Data is collected using bar-code scanners in supermarkets. Such market basket databases consist of a large number of transaction records. Each record lists all items bought by a customer on a single purchase transaction. Managers would be interested to know if certain groups of items are consistently purchased together. They could use this data for adjusting store layouts (placing items optimally with respect to each other), for cross-selling, for promotions, for catalog design, and to identify customer segments based on buying patterns.
Association rules provide information of this type in the form of if-then statements. These rules are computed from the data and, unlike the if-then rules of logic, association rules are probabilistic in nature.
In addition to the antecedent (if) and the consequent (then), an association rule has two numbers that express the degree of uncertainty about the rule. In association analysis, the antecedent and consequent are sets of items (called itemsets) that are disjoint (do not have any items in common).
The first number is called the support for the rule. The support is simply the number of transactions that include all items in the antecedent and consequent parts of the rule. The support is sometimes expressed as a percentage of the total number of records in the database.)
The other number is known as the confidence of the rule. Confidence is the ratio of the number of transactions that include all items in the consequent, as well as the antecedent (the support) to the number of transactions that include all items in the antecedent.
For example, if a supermarket database has 100,000 point-of-sale transactions, out of which 2,000 include both items A and B, and 800 of these include item C, the association rule "If A and B are purchased, then C is purchased on the same trip," has a support of 800 transactions (alternatively 0.8% = 800/100,000), and a confidence of 40% (=800/2,000).

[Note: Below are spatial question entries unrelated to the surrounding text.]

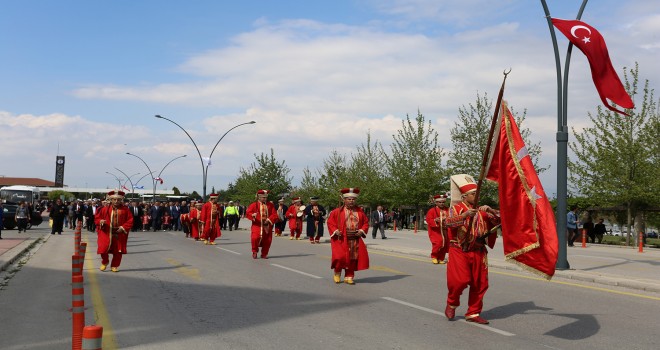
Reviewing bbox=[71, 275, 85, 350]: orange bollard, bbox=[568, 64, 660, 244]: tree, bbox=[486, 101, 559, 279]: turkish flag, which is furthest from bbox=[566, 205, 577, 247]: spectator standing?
bbox=[71, 275, 85, 350]: orange bollard

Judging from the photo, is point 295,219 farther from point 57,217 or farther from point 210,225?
point 57,217

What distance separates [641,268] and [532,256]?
35.8ft

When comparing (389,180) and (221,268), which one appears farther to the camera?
(389,180)

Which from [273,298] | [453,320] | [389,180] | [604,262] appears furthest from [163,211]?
[453,320]

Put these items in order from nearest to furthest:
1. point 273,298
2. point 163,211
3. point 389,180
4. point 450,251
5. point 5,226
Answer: point 450,251
point 273,298
point 5,226
point 163,211
point 389,180

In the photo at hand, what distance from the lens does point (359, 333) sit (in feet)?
24.9

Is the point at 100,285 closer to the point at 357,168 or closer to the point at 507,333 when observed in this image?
the point at 507,333

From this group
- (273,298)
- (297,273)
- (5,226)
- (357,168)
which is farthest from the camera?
(357,168)

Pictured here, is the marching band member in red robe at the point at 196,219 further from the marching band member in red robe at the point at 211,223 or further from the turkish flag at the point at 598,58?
the turkish flag at the point at 598,58

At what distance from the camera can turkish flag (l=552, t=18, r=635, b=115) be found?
14.9 metres

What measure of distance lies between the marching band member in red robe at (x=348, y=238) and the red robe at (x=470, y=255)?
13.2 ft

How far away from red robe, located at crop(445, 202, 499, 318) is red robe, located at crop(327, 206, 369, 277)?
3970 millimetres

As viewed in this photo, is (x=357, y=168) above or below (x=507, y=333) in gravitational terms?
above

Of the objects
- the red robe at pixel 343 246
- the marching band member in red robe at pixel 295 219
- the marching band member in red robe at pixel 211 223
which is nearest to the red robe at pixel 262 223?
the red robe at pixel 343 246
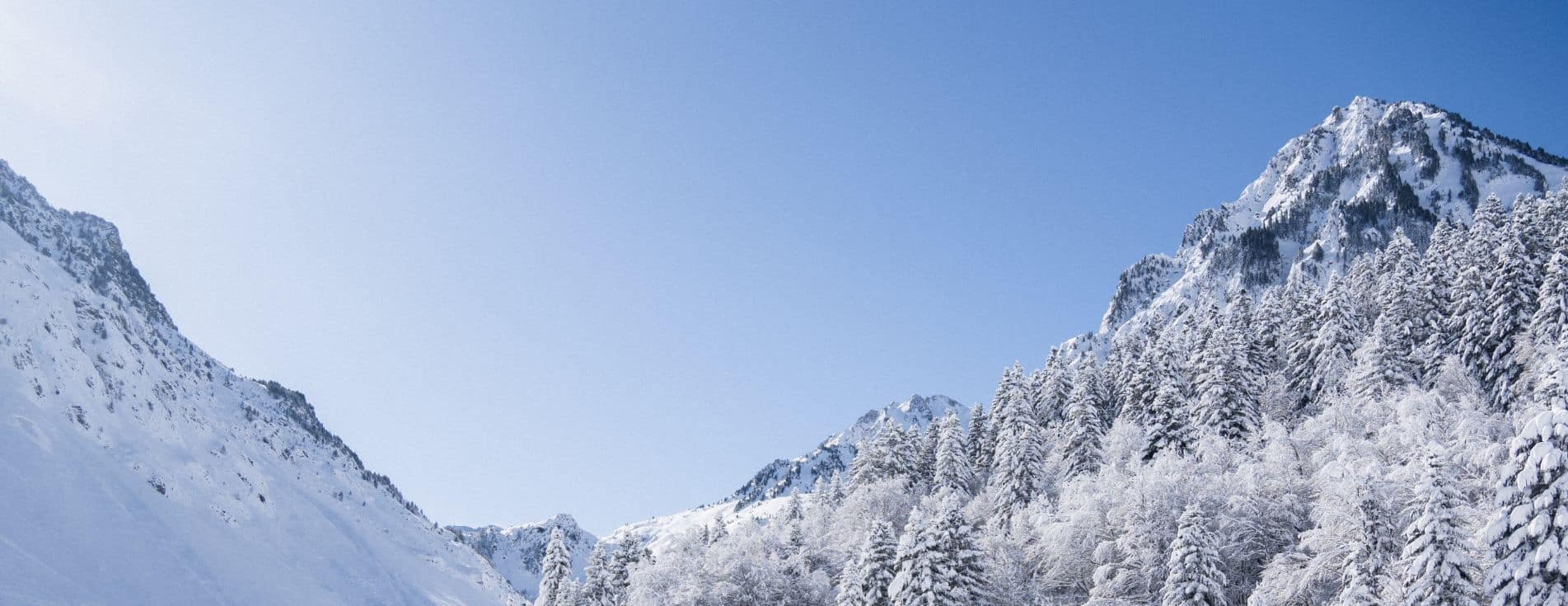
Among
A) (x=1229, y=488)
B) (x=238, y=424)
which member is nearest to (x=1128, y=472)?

One way to think of support is that it is the probability that a randomly selected transaction from the database will contain all items in the antecedent and the consequent, whereas the confidence is the conditional probability that a randomly selected transaction will include all the items in the consequent, given that the transaction includes all the items in the antecedent.
Lift is one more parameter of interest in the association analysis. Lift is nothing but the ratio of Confidence to Expected Confidence. Using the above example, expected Confidence in this case means, "confidence, if buying A and B does not enhance the probability of buying C." It is the number of transactions that include the consequent divided by the total number of transactions. Suppose the number of total number of transactions for C are 5,000. Thus Expected Confidence is 5,000/1,00,000=5%. For the supermarket example the Lift = Confidence/Expected Confidence = 40%/5% = 8. Hence, Lift is a value that gives us information about the increase in probability of the then (consequent) given the if (antecedent) part.
A lift ratio larger than 1.0 implies that the relationship between the antecedent and the consequent is more significant than would be expected if the two sets were independent. The larger the lift ratio, the more significant the association.